Simone Davies, a Montessori teacher and author of The Montessori Toddler, tells me that as parents, we can encourage our kids to master tasks at home by setting them up with autonomy-building toys and activities.
To do this, she recommends following their natural interests; creating special spaces for items that they can easily access (“Have low shelves with a few activities on trays or in baskets,” she shares as an example); and having brooms and cloths nearby so they can clean up their own spills.
It’s about preparing an environment that meets children’s inner needs, which Dr Maria Montessori once summed up with the words: “Help me to do it alone.”
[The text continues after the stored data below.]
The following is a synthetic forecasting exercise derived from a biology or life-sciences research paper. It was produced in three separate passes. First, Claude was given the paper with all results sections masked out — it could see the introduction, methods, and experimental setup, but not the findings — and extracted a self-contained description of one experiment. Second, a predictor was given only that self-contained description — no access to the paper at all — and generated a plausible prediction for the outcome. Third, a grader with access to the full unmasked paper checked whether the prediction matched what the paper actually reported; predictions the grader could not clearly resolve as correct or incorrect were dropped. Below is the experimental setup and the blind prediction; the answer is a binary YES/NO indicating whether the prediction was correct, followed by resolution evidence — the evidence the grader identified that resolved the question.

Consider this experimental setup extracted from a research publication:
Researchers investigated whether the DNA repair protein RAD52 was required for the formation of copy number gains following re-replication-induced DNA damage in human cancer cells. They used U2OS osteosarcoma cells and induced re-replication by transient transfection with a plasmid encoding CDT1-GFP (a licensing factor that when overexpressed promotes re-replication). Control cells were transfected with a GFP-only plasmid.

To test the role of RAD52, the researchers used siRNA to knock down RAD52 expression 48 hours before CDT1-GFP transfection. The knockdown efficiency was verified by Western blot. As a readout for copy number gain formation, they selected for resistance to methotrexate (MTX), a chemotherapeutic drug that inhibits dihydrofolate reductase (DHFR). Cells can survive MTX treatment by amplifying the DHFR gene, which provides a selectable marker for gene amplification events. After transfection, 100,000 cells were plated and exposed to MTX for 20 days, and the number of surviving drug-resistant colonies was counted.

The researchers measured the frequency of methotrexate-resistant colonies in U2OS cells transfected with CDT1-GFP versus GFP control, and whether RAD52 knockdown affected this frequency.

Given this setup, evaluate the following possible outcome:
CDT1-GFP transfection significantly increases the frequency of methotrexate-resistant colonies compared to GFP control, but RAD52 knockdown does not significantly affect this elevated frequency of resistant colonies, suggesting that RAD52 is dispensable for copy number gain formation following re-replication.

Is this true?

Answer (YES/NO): NO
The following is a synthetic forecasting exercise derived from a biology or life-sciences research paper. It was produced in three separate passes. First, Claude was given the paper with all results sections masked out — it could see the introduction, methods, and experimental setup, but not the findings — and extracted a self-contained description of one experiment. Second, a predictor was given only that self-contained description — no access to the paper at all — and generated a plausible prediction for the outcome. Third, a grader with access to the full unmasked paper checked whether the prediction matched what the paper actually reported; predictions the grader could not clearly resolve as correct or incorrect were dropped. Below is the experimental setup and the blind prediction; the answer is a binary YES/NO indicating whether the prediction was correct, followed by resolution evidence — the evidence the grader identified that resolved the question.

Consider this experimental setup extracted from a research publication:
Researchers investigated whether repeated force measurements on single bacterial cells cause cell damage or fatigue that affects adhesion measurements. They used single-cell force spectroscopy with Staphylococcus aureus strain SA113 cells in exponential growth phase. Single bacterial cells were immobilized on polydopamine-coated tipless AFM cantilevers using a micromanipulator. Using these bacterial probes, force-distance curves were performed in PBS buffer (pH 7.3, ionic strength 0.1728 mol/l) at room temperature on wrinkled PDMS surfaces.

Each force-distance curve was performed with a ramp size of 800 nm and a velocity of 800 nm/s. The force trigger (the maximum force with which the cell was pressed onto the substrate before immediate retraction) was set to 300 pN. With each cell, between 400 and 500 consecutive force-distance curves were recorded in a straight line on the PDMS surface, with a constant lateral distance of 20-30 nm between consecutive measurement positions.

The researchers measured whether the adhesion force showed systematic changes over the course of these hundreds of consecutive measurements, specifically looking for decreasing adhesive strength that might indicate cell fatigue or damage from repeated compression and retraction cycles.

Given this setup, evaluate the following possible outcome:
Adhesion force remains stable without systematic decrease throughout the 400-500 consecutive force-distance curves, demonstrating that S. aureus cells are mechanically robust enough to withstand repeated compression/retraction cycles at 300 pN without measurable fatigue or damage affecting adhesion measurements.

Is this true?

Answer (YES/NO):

Here are five of Davies’ favourite toys that help foster independence:
A coin box with coins
This is a favourite in Davies’ classes. “The younger toddlers enjoy the challenge of putting the coin through the slot; the older toddlers return to this again and again to master the key to open and close,” she says. “They love to work to master the movement. The lock and the repetition helps build their concentration.” (The toy in the photo is a simple version without a lock and key.)
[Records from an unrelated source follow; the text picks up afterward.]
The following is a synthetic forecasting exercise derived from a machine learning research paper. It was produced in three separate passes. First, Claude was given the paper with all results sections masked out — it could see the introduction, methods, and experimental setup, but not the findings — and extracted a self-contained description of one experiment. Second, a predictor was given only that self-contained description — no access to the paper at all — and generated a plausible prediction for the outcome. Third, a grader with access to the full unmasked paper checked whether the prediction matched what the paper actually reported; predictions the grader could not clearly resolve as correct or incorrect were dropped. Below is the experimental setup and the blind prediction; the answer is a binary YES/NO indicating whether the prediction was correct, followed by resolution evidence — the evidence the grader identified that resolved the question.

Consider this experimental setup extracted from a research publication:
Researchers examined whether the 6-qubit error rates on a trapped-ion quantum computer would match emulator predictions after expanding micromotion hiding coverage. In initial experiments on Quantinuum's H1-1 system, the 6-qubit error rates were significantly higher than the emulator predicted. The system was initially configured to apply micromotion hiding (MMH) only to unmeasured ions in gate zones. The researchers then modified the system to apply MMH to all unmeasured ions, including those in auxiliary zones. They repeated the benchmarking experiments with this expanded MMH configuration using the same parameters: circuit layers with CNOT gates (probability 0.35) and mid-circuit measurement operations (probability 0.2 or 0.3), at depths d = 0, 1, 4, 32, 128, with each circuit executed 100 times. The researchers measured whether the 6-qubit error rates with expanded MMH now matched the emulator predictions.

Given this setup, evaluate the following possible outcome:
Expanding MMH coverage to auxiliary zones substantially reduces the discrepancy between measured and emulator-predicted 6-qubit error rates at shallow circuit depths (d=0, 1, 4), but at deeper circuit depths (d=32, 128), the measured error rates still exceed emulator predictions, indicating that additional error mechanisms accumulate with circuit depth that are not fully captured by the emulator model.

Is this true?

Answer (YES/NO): NO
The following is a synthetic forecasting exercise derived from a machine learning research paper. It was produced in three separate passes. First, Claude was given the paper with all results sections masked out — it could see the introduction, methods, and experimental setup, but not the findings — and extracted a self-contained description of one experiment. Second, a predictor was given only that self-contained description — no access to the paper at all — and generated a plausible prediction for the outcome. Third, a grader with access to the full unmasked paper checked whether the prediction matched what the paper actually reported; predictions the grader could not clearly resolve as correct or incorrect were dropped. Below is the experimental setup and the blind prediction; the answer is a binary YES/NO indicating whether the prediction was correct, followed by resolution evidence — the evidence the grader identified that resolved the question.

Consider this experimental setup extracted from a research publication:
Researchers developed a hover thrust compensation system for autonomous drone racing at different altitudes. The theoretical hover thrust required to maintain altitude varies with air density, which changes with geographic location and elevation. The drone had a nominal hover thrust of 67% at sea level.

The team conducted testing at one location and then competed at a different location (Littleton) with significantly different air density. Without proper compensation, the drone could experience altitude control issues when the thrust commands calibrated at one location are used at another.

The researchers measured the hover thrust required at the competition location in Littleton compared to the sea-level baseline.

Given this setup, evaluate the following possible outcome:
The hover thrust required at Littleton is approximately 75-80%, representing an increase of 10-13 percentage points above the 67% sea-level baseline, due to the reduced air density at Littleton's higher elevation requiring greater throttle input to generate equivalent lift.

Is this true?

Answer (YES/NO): NO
Davies tells us: “The youngest children are so hungry for words and pick up language like a sponge. So we can give them rich language opportunities. Instead of saying ‘doggie’, why not make a basket with some model animals of different dog breeds? A two-year-old can learn the names like Labrador, West Highland Terrier and Great Dane with as much ease as they can the names of fruits like bananas and apples.”
You can create baskets with various types of classified objects that kids see in their daily lives: Vehicles, tools, kitchen items or instruments, for instance. Davies loves the Toobs sets from the company Safari Ltd.
A spray bottle and squeegee
Davies says she’s always surprised at how young children are able to use a spray bottle and squeegee — washing the windows is a favourite activity in her class. Parents, just be sure to temper your expectations: “Remember, they are more interested in the process than the product so you may not quite get streak-free windows as a result,” she adds.
A step ladder or learning tower
“OK, so perhaps this is not classified as a toy but is highly recommended for building a child’s independence in the kitchen,” Davies says. The kids in her class love to see what is going on in the kitchen and be involved.
“I simplify food preparation so they can help, from peeling and slicing bananas to washing vegetables. Older children love to make dough for bread or pizza and do food preparation activities with more steps like whisking an egg for an omelette or making their own snack.”
Montessori teachers value “process over product”. It’s the experience with the materials that’s important, not whether a kid has gotten 10/10 on a spelling worksheet. One process-based activity that Davies enjoys is painting.
“Young children can be very successful at painting independently with a watercolour tablet in a small bowl, a small jar of water, a watercolour brush and a cloth,” she says.
A tip: With young children, put out just one colour at a time, Davies suggests. If you use a whole palette, it’ll probably turn to brown.